2. The fuel injection valve according to claim 1, in which the pressure conduit ( 21 ) is embodied as an oblique bore whose outlet opening ( 23 ) into the pressure chamber ( 17 ) is pivoted in such a way that a fuel jet emerging from the pressure conduit ( 21 ) is directed off-center to the valve member ( 7 ).

3. The fuel injection valve according to claim 1, in which the outlet opening ( 23 ) of the pressure conduit ( 21 ) intersects the pressure chamber ( 17 ) on a circumference wall.
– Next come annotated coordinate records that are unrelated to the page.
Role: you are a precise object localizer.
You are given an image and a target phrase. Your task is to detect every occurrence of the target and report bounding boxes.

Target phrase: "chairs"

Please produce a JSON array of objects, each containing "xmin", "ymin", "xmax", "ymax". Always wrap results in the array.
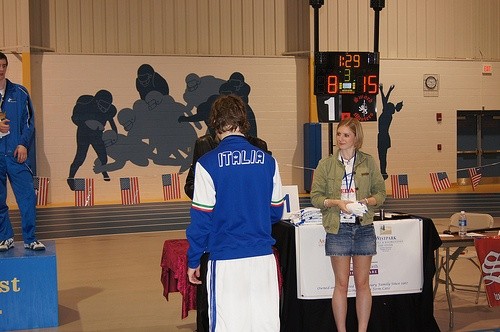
[{"xmin": 435, "ymin": 212, "xmax": 494, "ymax": 304}]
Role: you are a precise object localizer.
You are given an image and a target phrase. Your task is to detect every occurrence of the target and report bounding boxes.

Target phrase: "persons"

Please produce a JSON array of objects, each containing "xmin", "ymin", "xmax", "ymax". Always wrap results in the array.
[
  {"xmin": 310, "ymin": 117, "xmax": 386, "ymax": 332},
  {"xmin": 0, "ymin": 51, "xmax": 46, "ymax": 251},
  {"xmin": 184, "ymin": 133, "xmax": 271, "ymax": 201},
  {"xmin": 187, "ymin": 96, "xmax": 282, "ymax": 332}
]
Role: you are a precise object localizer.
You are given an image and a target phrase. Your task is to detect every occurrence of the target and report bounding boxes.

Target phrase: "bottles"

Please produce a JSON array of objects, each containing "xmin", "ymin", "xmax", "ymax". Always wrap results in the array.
[{"xmin": 458, "ymin": 211, "xmax": 467, "ymax": 236}]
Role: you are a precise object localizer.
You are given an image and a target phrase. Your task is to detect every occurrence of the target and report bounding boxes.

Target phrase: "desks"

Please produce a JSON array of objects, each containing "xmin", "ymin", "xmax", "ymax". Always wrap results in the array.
[
  {"xmin": 271, "ymin": 210, "xmax": 442, "ymax": 332},
  {"xmin": 160, "ymin": 239, "xmax": 283, "ymax": 319},
  {"xmin": 436, "ymin": 232, "xmax": 500, "ymax": 330}
]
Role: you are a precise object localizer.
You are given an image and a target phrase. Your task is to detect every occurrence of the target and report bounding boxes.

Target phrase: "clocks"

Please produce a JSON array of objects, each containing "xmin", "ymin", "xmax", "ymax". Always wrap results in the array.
[{"xmin": 426, "ymin": 76, "xmax": 437, "ymax": 89}]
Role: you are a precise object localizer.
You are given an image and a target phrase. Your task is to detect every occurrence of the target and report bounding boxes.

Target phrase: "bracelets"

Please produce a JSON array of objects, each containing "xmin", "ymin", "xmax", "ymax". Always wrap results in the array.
[
  {"xmin": 324, "ymin": 199, "xmax": 328, "ymax": 207},
  {"xmin": 365, "ymin": 198, "xmax": 368, "ymax": 206}
]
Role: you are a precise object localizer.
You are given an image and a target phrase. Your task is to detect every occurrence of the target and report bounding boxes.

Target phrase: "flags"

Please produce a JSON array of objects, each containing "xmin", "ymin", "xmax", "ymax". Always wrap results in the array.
[
  {"xmin": 391, "ymin": 174, "xmax": 409, "ymax": 199},
  {"xmin": 74, "ymin": 178, "xmax": 94, "ymax": 206},
  {"xmin": 120, "ymin": 177, "xmax": 139, "ymax": 206},
  {"xmin": 430, "ymin": 172, "xmax": 450, "ymax": 192},
  {"xmin": 469, "ymin": 166, "xmax": 484, "ymax": 191},
  {"xmin": 162, "ymin": 172, "xmax": 181, "ymax": 201},
  {"xmin": 33, "ymin": 176, "xmax": 48, "ymax": 206}
]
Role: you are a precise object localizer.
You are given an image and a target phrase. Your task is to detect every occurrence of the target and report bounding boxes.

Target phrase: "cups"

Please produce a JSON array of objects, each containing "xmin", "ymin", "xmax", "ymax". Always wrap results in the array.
[{"xmin": 380, "ymin": 209, "xmax": 384, "ymax": 220}]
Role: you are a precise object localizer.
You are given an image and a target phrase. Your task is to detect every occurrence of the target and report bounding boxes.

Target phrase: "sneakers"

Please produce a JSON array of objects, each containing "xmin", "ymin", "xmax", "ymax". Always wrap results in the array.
[
  {"xmin": 24, "ymin": 240, "xmax": 46, "ymax": 251},
  {"xmin": 0, "ymin": 236, "xmax": 14, "ymax": 251}
]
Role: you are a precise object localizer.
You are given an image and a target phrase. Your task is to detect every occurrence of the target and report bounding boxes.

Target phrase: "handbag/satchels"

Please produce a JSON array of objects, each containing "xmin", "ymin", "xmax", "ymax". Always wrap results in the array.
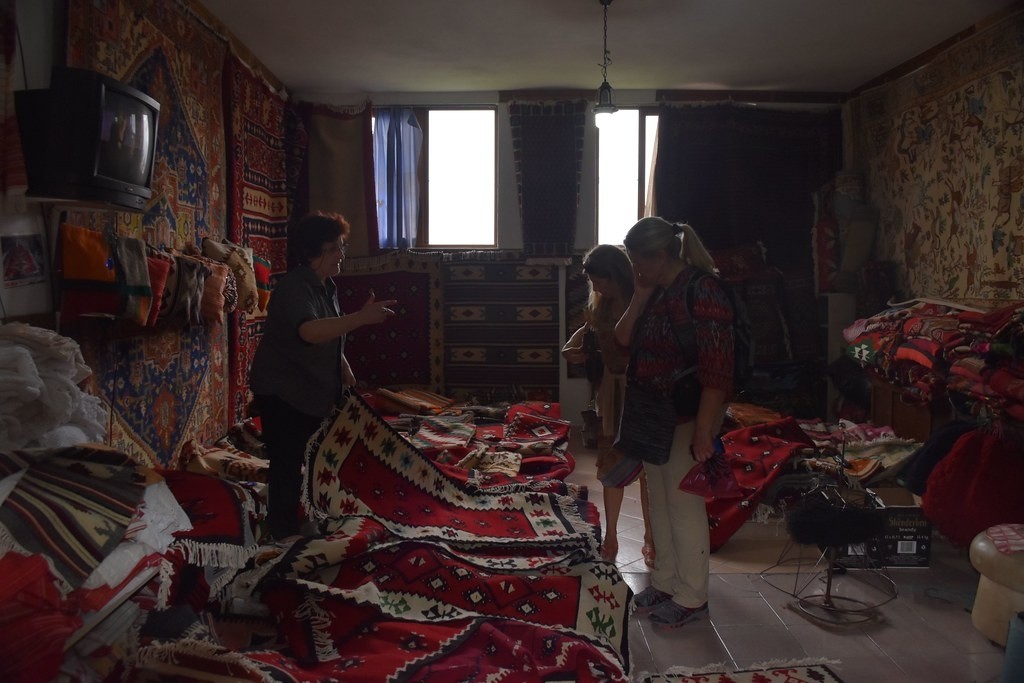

4. A fuel injection valve for internal combustion engines, comprising a valve member ( 7 ), which moves axially in a valve member opening direction in a bore ( 5 ) of a valve body ( 1 ) that has a longitudinal axis, the valve member moving in the valve member opening direction counter to a closing force and has a valve sealing face ( 9 ) on an end face oriented toward a combustion chamber, the valve sealing face is used to cooperate with a stationary valve sealing face ( 11 ) in order to control a through flow cross section to an injection opening ( 13 ) into the combustion chamber of the internal combustion engine, a pressure shoulder ( 15 ) that is disposed on the valve member ( 7 ) and acts in the valve member opening direction, the valve member protrudes into a pressure chamber ( 17 ) that is filled with high fuel pressure by way of a pressure conduit ( 21 ), the pressure conduit ( 21 ) is disposed diagonal to the longitudinal of the valve body and leads from near an end face ( 3 ) of the valve body ( 1 ) remote from the combustion chamber and feeds fuel into a radially outer region of the pressure chamber ( 17 ), an inlet opening ( 25 ) of the pressure conduit ( 21 ) into the end face ( 3 ) of the valve body ( 1 ) is disposed remote from the combustion chamber and in a first plane which includes the longitudinal axis of valve body, and an outlet opening ( 23 ) of the pressure conduit ( 21 ) into the pressure chamber ( 17 ) is disposed in second plane which includes the longitudinal axis of the valve body ( 1 ) and is pivoted in relation to the first plane around the longitudinal axis of the valve body ( 1 ).

5. The fuel injection valve according to claim 4, in which the pressure conduit ( 21 ) is embodied as an oblique bore whose outlet opening ( 23 ) into the pressure chamber ( 17 ) is pivoted in such a way that a fuel jet emerging from the pressure conduit ( 21 ) is directed off-center to the valve member ( 7 ).

6. The fuel injection valve according to claim 4, in which the outlet opening ( 23 ) of the pressure conduit ( 21 ) intersects the pressure chamber ( 17 ) on a circumference wall.